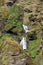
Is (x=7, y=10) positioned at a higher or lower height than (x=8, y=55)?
lower

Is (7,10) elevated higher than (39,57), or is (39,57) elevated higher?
(39,57)

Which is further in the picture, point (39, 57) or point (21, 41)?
point (21, 41)

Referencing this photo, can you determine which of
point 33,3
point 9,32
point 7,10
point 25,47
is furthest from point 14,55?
point 33,3

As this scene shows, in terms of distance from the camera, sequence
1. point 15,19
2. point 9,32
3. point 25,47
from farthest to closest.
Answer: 1. point 15,19
2. point 9,32
3. point 25,47

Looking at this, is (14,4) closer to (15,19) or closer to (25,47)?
(15,19)

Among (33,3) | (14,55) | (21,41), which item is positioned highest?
(14,55)

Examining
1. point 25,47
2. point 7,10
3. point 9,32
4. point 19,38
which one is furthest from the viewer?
point 7,10

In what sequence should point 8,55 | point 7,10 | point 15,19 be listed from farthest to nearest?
1. point 7,10
2. point 15,19
3. point 8,55

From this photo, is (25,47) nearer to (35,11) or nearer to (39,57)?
(39,57)

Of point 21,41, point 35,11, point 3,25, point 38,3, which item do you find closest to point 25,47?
point 21,41
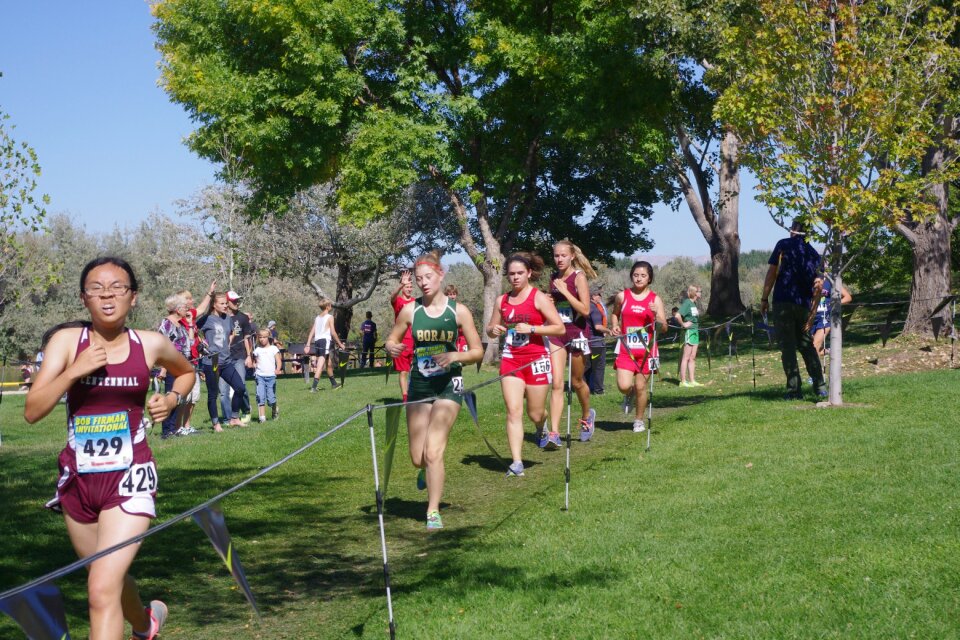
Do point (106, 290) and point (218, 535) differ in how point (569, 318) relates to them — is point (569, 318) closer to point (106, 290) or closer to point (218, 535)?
point (218, 535)

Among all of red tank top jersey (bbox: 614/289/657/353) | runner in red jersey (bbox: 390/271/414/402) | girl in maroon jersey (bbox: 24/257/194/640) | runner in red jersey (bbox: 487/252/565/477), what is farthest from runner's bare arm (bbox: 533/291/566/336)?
girl in maroon jersey (bbox: 24/257/194/640)

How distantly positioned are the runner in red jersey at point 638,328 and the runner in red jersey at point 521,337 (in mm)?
2043

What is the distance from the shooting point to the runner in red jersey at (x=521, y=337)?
10.4 metres

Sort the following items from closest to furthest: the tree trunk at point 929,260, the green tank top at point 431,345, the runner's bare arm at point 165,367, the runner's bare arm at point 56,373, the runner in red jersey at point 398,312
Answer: the runner's bare arm at point 56,373
the runner's bare arm at point 165,367
the green tank top at point 431,345
the runner in red jersey at point 398,312
the tree trunk at point 929,260

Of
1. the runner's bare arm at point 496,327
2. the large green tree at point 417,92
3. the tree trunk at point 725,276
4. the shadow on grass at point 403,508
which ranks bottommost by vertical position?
the shadow on grass at point 403,508

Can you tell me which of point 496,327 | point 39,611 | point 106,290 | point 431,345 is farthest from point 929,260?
point 39,611

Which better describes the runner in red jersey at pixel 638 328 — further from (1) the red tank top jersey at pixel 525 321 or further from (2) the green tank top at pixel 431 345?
(2) the green tank top at pixel 431 345

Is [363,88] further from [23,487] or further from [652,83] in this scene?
[23,487]

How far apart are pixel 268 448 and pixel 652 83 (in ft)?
61.0

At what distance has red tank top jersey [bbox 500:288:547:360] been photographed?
1068cm

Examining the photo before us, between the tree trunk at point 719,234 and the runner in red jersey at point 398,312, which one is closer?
the runner in red jersey at point 398,312

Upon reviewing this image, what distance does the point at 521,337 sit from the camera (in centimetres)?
1077

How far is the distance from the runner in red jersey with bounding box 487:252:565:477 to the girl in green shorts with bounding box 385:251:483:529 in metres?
1.67

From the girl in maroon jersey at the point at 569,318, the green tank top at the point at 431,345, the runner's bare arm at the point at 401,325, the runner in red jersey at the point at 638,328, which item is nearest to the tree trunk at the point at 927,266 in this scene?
the runner in red jersey at the point at 638,328
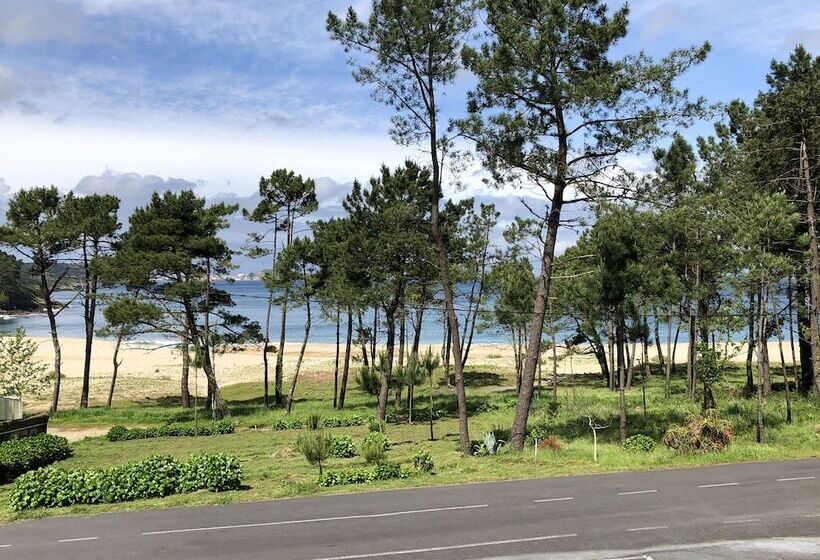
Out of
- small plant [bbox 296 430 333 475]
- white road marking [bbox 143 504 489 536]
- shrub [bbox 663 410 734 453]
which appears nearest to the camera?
white road marking [bbox 143 504 489 536]

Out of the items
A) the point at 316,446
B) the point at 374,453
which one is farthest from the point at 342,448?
the point at 316,446

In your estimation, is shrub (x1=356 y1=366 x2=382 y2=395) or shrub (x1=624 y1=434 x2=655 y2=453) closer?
shrub (x1=624 y1=434 x2=655 y2=453)

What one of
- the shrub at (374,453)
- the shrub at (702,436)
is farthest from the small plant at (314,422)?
the shrub at (702,436)

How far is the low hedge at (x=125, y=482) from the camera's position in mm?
15273

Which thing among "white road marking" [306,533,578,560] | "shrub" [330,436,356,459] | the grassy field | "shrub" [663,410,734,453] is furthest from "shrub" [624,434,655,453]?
"white road marking" [306,533,578,560]

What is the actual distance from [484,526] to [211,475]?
8.05 metres

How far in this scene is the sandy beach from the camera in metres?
54.1

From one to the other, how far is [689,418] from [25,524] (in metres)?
18.9

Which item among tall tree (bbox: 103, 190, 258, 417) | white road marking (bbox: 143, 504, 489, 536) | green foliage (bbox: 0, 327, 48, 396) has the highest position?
tall tree (bbox: 103, 190, 258, 417)

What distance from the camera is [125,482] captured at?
15.9 metres

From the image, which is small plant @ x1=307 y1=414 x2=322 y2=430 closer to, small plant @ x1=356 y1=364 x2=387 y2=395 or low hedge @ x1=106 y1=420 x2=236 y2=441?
small plant @ x1=356 y1=364 x2=387 y2=395

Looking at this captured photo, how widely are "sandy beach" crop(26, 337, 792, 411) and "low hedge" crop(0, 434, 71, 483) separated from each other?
21.7 meters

------

Copy all the entries above word for word, and leave the pictures out.

Is (x=7, y=10) positioned at a higher or lower height than (x=8, y=55)?
lower

Is (7,10) elevated higher than (39,57), or is (39,57) elevated higher?
(39,57)

Which is further in the picture, point (39, 57) or point (21, 41)?
point (21, 41)

Referencing this photo, can you determine which of
point 33,3
point 9,32
point 7,10
point 25,47
is furthest from point 14,55?
point 33,3

As this scene shows, in terms of distance from the camera, sequence
1. point 15,19
2. point 9,32
3. point 25,47
from farthest to closest.
Answer: 1. point 15,19
2. point 9,32
3. point 25,47

Looking at this, is (14,4) closer to (15,19) or closer to (25,47)?
(15,19)

Among (33,3) | (14,55) | (21,41), which item is positioned highest?
(14,55)

Examining
1. point 25,47
2. point 7,10
3. point 9,32
4. point 19,38
which one is furthest from the viewer?
point 7,10

In what sequence should point 8,55 | point 7,10 | point 15,19 be listed from farthest to nearest?
1. point 7,10
2. point 15,19
3. point 8,55

From this photo, is (25,47) nearer to (35,11) or nearer to (39,57)?
(39,57)

Of point 21,41, point 35,11, point 3,25, point 38,3, which item do you find closest to point 25,47?
point 21,41
Do point (106, 290) and point (218, 535) differ in how point (569, 318) relates to them — is point (569, 318) closer to point (106, 290) or closer to point (218, 535)?
point (218, 535)

Among all of red tank top jersey (bbox: 614/289/657/353) | runner in red jersey (bbox: 390/271/414/402) | girl in maroon jersey (bbox: 24/257/194/640) | runner in red jersey (bbox: 487/252/565/477), what is farthest from runner's bare arm (bbox: 533/291/566/336)?
girl in maroon jersey (bbox: 24/257/194/640)

How distantly positioned are the runner in red jersey at point 638,328 and the runner in red jersey at point 521,337 (in mm)?
2043

What is the distance from the shooting point to the runner in red jersey at (x=521, y=337)?
10.4 metres

Sort the following items from closest to furthest: the tree trunk at point 929,260, the green tank top at point 431,345, the runner's bare arm at point 165,367, the runner's bare arm at point 56,373, the runner in red jersey at point 398,312
Answer: the runner's bare arm at point 56,373
the runner's bare arm at point 165,367
the green tank top at point 431,345
the runner in red jersey at point 398,312
the tree trunk at point 929,260

Of
1. the runner's bare arm at point 496,327
2. the large green tree at point 417,92
3. the tree trunk at point 725,276
4. the shadow on grass at point 403,508
which ranks bottommost by vertical position?
the shadow on grass at point 403,508

Can you tell me which of point 496,327 | point 39,611 | point 106,290 | point 431,345 is farthest from point 929,260?
point 39,611

Which better describes the runner in red jersey at pixel 638 328 — further from (1) the red tank top jersey at pixel 525 321 or further from (2) the green tank top at pixel 431 345?
(2) the green tank top at pixel 431 345

Is [363,88] further from [23,487] or further from [652,83] in this scene?
[23,487]

How far apart are pixel 268 448 and pixel 652 83 (in ft)?
61.0

At what distance has red tank top jersey [bbox 500:288:547:360] been photographed?
1068cm

Examining the photo before us, between the tree trunk at point 719,234 and the runner in red jersey at point 398,312, which one is closer?
the runner in red jersey at point 398,312

Upon reviewing this image, what distance does the point at 521,337 sit from the camera (in centimetres)?
1077

How far is the distance from the runner in red jersey with bounding box 487:252:565:477 to the girl in green shorts with bounding box 385:251:483:529 in metres?
1.67

From the girl in maroon jersey at the point at 569,318, the green tank top at the point at 431,345, the runner's bare arm at the point at 401,325, the runner in red jersey at the point at 638,328, which item is nearest to the tree trunk at the point at 927,266 in this scene?
the runner in red jersey at the point at 638,328
Out of
- small plant [bbox 296 430 333 475]
- white road marking [bbox 143 504 489 536]
- shrub [bbox 663 410 734 453]
which appears nearest to the camera?
white road marking [bbox 143 504 489 536]

Out of the items
A) the point at 316,446
B) the point at 374,453
which one is farthest from the point at 342,448?
the point at 316,446

In your estimation, is shrub (x1=356 y1=366 x2=382 y2=395) or shrub (x1=624 y1=434 x2=655 y2=453) closer?
shrub (x1=624 y1=434 x2=655 y2=453)

What one of
- the shrub at (374,453)
- the shrub at (702,436)
is farthest from the small plant at (314,422)?
the shrub at (702,436)

How far is the low hedge at (x=125, y=482) from the camera's position in mm?
15273

Which thing among "white road marking" [306,533,578,560] | "shrub" [330,436,356,459] | the grassy field | "shrub" [663,410,734,453] is furthest from "shrub" [624,434,655,453]?
"white road marking" [306,533,578,560]

What is the actual distance from [484,526] to [211,475]?
8.05 metres

How far in this scene is the sandy beach from the camera in metres?
54.1

From one to the other, how far is [689,418] from [25,524] (in metres)?
18.9

Which item among tall tree (bbox: 103, 190, 258, 417) | white road marking (bbox: 143, 504, 489, 536) | green foliage (bbox: 0, 327, 48, 396) has the highest position?
tall tree (bbox: 103, 190, 258, 417)

What distance from the camera is [125,482] captured at?
15.9 metres

From the image, which is small plant @ x1=307 y1=414 x2=322 y2=430 closer to, small plant @ x1=356 y1=364 x2=387 y2=395 or low hedge @ x1=106 y1=420 x2=236 y2=441?
small plant @ x1=356 y1=364 x2=387 y2=395

Looking at this captured photo, how widely are "sandy beach" crop(26, 337, 792, 411) and "low hedge" crop(0, 434, 71, 483) separated from each other?
21.7 meters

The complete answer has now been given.